What you should do — Write out all of the entries that follow, word for word, but skip the pictures.

(Stored data)
—————

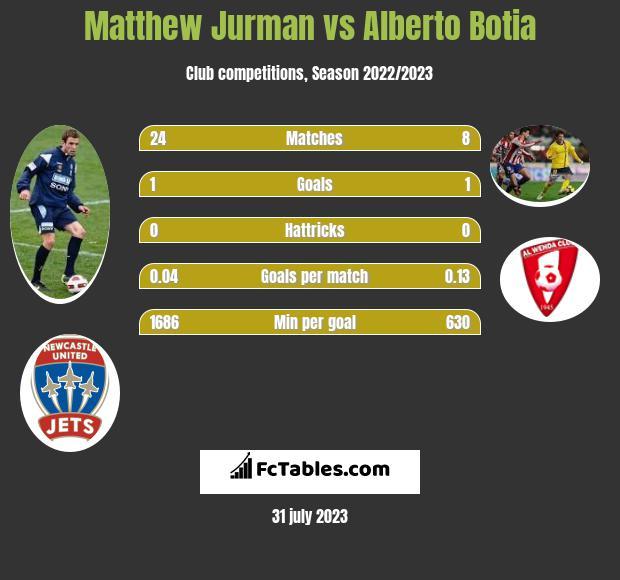 Matthew Jurman vs Alberto Botia infographic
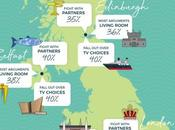 BestHeating Home Stress Northern Ireland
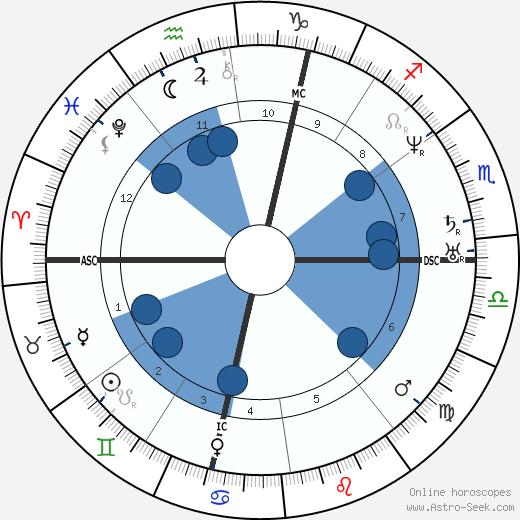 Louis Agassiz wikipedia, horoscope, astrology, instagram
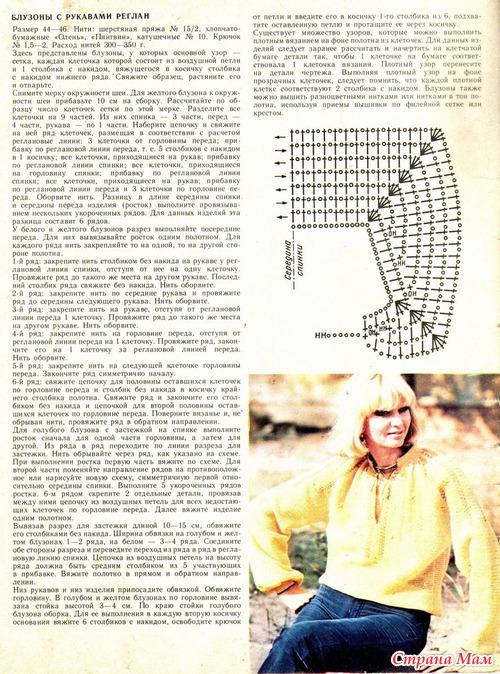 Подробное описание схем вязания крючком
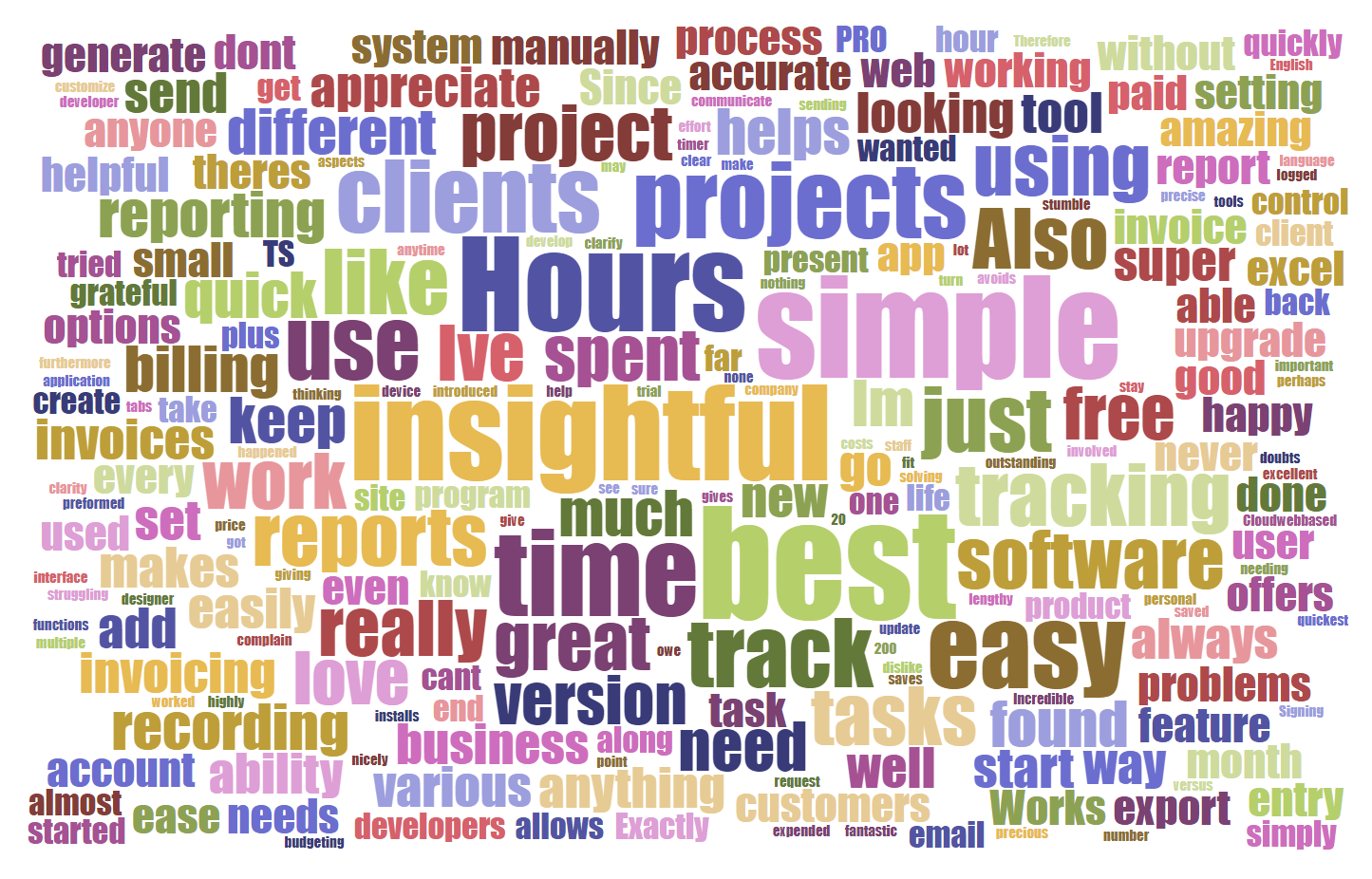 Most Used Words describing My Hours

—————

Your response —
 Matthew Jurman vs Alberto Botia infographic
 BestHeating Home Stress Northern Ireland
 Louis Agassiz wikipedia, horoscope, astrology, instagram
 Подробное описание схем вязания крючком
 Most Used Words describing My Hours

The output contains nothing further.